* What you should do
Format the data entries below as a numbered list, leaving out all blank lines.

Data entries:
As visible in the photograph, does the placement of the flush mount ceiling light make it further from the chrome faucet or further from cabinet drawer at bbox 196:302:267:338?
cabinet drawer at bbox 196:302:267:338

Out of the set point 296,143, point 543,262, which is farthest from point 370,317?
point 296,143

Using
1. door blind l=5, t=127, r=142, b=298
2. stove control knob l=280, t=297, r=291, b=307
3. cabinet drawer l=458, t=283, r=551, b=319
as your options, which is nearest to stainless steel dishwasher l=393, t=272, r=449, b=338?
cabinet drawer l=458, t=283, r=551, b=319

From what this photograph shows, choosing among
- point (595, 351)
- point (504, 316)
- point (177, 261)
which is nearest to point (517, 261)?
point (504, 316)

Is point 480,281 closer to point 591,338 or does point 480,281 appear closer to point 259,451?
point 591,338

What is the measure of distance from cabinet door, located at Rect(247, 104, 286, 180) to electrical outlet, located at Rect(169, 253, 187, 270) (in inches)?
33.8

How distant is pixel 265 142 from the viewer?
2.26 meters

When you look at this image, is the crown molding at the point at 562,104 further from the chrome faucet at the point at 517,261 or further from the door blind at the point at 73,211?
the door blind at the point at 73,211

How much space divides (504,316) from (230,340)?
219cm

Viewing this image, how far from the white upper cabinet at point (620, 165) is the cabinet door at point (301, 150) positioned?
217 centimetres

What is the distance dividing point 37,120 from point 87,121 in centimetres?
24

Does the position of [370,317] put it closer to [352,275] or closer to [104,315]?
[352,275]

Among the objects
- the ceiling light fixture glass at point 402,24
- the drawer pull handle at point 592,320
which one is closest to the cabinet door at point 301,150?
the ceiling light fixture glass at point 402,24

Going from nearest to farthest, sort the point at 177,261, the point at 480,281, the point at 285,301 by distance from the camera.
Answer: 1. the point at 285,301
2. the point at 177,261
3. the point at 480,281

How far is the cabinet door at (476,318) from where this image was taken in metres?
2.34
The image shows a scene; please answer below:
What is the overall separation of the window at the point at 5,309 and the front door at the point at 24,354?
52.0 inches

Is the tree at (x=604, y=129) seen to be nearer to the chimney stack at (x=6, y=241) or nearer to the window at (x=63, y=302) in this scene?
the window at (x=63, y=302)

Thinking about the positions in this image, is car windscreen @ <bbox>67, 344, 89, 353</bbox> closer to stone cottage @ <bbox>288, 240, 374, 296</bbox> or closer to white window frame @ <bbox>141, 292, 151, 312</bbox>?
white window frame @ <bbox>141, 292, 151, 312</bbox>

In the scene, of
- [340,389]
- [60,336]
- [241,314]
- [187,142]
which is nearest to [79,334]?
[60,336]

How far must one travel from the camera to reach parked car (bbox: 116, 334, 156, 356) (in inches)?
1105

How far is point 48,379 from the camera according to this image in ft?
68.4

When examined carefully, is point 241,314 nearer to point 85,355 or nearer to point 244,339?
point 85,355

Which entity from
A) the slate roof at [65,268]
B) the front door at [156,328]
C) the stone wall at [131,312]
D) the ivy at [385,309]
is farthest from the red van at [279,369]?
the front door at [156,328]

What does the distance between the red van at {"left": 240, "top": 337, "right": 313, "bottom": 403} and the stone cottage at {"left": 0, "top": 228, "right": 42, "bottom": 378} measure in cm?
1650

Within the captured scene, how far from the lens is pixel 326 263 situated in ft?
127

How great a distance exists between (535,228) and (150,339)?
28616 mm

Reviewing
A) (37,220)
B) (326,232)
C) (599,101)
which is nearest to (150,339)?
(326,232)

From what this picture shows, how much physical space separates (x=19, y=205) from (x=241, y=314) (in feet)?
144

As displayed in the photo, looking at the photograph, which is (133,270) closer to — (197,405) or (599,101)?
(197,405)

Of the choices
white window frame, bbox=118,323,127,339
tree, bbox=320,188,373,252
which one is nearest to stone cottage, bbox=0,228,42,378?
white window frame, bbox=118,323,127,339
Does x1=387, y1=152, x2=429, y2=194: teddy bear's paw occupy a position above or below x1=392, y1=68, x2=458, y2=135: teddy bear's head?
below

* Answer to this problem
1. As visible in the photograph, does the placement of the flush mount ceiling light make it further from the chrome faucet or further from cabinet drawer at bbox 196:302:267:338?
2. cabinet drawer at bbox 196:302:267:338
3. Out of the set point 296,143, point 543,262, which is farthest from point 370,317?
4. point 296,143
5. Using
6. 1. door blind l=5, t=127, r=142, b=298
7. 2. stove control knob l=280, t=297, r=291, b=307
8. 3. cabinet drawer l=458, t=283, r=551, b=319
9. as your options, which is nearest to stainless steel dishwasher l=393, t=272, r=449, b=338?
10. cabinet drawer l=458, t=283, r=551, b=319
11. From what this photograph shows, choosing among
12. - point (595, 351)
13. - point (504, 316)
14. - point (177, 261)
15. which is nearest to point (517, 261)?
16. point (504, 316)
17. Is point 480,281 closer to point 591,338 or does point 480,281 appear closer to point 259,451?
18. point 591,338
19. What is the measure of distance from cabinet door, located at Rect(247, 104, 286, 180) to electrical outlet, located at Rect(169, 253, 187, 270) (in inches)?
20. 33.8
21. How distant is pixel 265 142 from the viewer?
22. 2.26 meters
23. When you look at this image, is the crown molding at the point at 562,104 further from the chrome faucet at the point at 517,261 or further from the door blind at the point at 73,211?
24. the door blind at the point at 73,211
25. How much space divides (504,316) from (230,340)?
26. 219cm
27. Viewing this image, how far from the white upper cabinet at point (620, 165) is the cabinet door at point (301, 150) positioned?
28. 217 centimetres
29. What is the distance dividing point 37,120 from point 87,121 in centimetres?
30. 24
31. Does the position of [370,317] put it closer to [352,275] or closer to [104,315]?
32. [352,275]
33. Among the objects
34. - the ceiling light fixture glass at point 402,24
35. - the drawer pull handle at point 592,320
36. which one is closest to the cabinet door at point 301,150?
37. the ceiling light fixture glass at point 402,24
38. Going from nearest to farthest, sort the point at 177,261, the point at 480,281, the point at 285,301 by distance from the camera.
39. Answer: 1. the point at 285,301
40. 2. the point at 177,261
41. 3. the point at 480,281
42. How far is the cabinet door at (476,318) from where this image was taken in metres?
43. 2.34
44. The image shows a scene; please answer below:
45. What is the overall separation of the window at the point at 5,309 and the front door at the point at 24,354?
46. 52.0 inches
47. Is the tree at (x=604, y=129) seen to be nearer to the chimney stack at (x=6, y=241) or nearer to the window at (x=63, y=302) in this scene?
48. the window at (x=63, y=302)
49. Thinking about the positions in this image, is car windscreen @ <bbox>67, 344, 89, 353</bbox> closer to stone cottage @ <bbox>288, 240, 374, 296</bbox> or closer to white window frame @ <bbox>141, 292, 151, 312</bbox>?
50. white window frame @ <bbox>141, 292, 151, 312</bbox>
51. In the scene, of
52. - [340,389]
53. - [60,336]
54. - [241,314]
55. - [187,142]
56. which is nearest to [79,334]?
57. [60,336]
58. How far must one travel from the camera to reach parked car (bbox: 116, 334, 156, 356) (in inches)?
59. 1105
60. How far is point 48,379 from the camera according to this image in ft?
61. 68.4
62. When examined carefully, is point 241,314 nearer to point 85,355 or nearer to point 244,339?
63. point 85,355
64. Which entity from
65. A) the slate roof at [65,268]
66. B) the front door at [156,328]
67. C) the stone wall at [131,312]
68. D) the ivy at [385,309]
69. is farthest from the red van at [279,369]?
70. the front door at [156,328]
71. What does the distance between the red van at {"left": 240, "top": 337, "right": 313, "bottom": 403} and the stone cottage at {"left": 0, "top": 228, "right": 42, "bottom": 378} measure in cm?
72. 1650
73. Within the captured scene, how far from the lens is pixel 326 263 situated in ft?
74. 127
75. How great a distance exists between (535,228) and (150,339)?
76. 28616 mm
77. Reviewing
78. A) (37,220)
79. B) (326,232)
80. C) (599,101)
81. which is nearest to (150,339)?
82. (326,232)
83. From what this picture shows, how much physical space separates (x=19, y=205) from (x=241, y=314) (in feet)?
84. 144
85. As displayed in the photo, looking at the photograph, which is (133,270) closer to — (197,405) or (599,101)?
86. (197,405)
87. Of the choices
88. white window frame, bbox=118,323,127,339
89. tree, bbox=320,188,373,252
90. which one is nearest to stone cottage, bbox=0,228,42,378?
91. white window frame, bbox=118,323,127,339
92. Does x1=387, y1=152, x2=429, y2=194: teddy bear's paw occupy a position above or below x1=392, y1=68, x2=458, y2=135: teddy bear's head?
93. below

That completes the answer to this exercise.